EXERCISE INSTRUCTIONS ::
a. According to the excerpt on drug production and the Amazon rainforest, how many grams of dried coca leaves does it take to make one gram of cocaine?
b. Return everything in the excerpt on drug production and the Amazon rainforest from "That is the" down to "dried coca leaves.", copied word for word.

START EXCERPT TO READ

The negative impact of illegal drugs including social problems, health problems and financial problems are well-publicised and often felt more keenly because they are close to home. But fewer people, especially those whose lifestyles embrace using illegal drugs, are inclined to view the bigger picture, part of which is the devastating effect of coca, opium and marijuana production on one of the world’s most precious resources the Amazon rainforest.

The Amazon Rainforest covers over a billion acres, covering areas in Brazil, Venezuela, Colombia and the Eastern Andean region of Ecuador and Peru.

This rich and precious natural resource is known as the “Lungs of our Planet”, with more than 20 percent of the world’s oxygen being produced in the Amazon Rainforest. Over half of the world’s estimated 10 million species of plants, animals and insects live in the tropical rainforests and more than 25 percent of the active ingredients found in modern cancer-fighting drugs come from organisms found only in the rainforest. Twenty percent of the globe’s fresh water is found in the Amazon Basin.

That is the good news. The bad news is that man is systematically destroying it, through, amongst other things, production of illicit drugs which is causing mass de-forestation, pollution of waterways, erosion and global climate change.

It is estimated that plantations in the Peruvian Amazon have increased sevenfold during the last 15 years, with coca plants being the largest crop under cultivation to meet the increasing demand for cocaine in Europe and the USA.

Over the past twenty years, approximately 5.9 million acres of rain forest have been lost to drug production fields in the Andean regions of Peru, Bolivia and Colombia. To make just one gram of cocaine requires almost 300 grams of dried coca leaves.

To produce a 2.5 acre crop of coca plants, approximately 10 acres of forest must be cleared or burned (how’s that for a carbon footprint), causing air pollution, loss of habitat to thousands of plant and animal species, and soil erosion. The award-winning scientist and expert in biodiversity, Dr Edward O. Wilson, estimates that 50,000 animal and plant species per year are being lost to deforestation.

END EXCERPT TO READ
START INFORMATION SUPPLIED

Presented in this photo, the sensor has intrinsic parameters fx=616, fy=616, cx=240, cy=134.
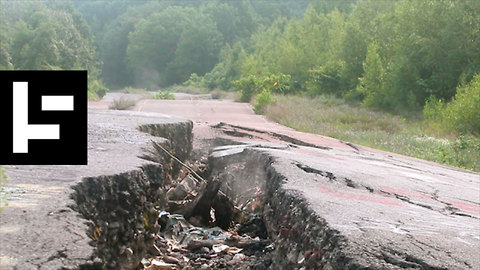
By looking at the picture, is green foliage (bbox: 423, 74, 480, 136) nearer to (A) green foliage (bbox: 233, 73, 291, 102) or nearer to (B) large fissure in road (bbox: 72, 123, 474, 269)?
(B) large fissure in road (bbox: 72, 123, 474, 269)

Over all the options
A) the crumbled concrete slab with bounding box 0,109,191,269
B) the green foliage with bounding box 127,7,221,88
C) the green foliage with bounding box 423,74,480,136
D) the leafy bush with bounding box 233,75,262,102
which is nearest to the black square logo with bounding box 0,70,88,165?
the crumbled concrete slab with bounding box 0,109,191,269

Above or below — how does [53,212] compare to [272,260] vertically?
above

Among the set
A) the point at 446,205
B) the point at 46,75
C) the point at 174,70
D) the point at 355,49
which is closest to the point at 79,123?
the point at 46,75

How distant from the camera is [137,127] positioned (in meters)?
8.16

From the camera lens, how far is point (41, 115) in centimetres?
398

END INFORMATION SUPPLIED

EXPECTED OUTPUTS ::
a. Almost 300 grams.

b.
That is the good news. The bad news is that man is systematically destroying it, through, amongst other things, production of illicit drugs which is causing mass de-forestation, pollution of waterways, erosion and global climate change.

It is estimated that plantations in the Peruvian Amazon have increased sevenfold during the last 15 years, with coca plants being the largest crop under cultivation to meet the increasing demand for cocaine in Europe and the USA.

Over the past twenty years, approximately 5.9 million acres of rain forest have been lost to drug production fields in the Andean regions of Peru, Bolivia and Colombia. To make just one gram of cocaine requires almost 300 grams of dried coca leaves.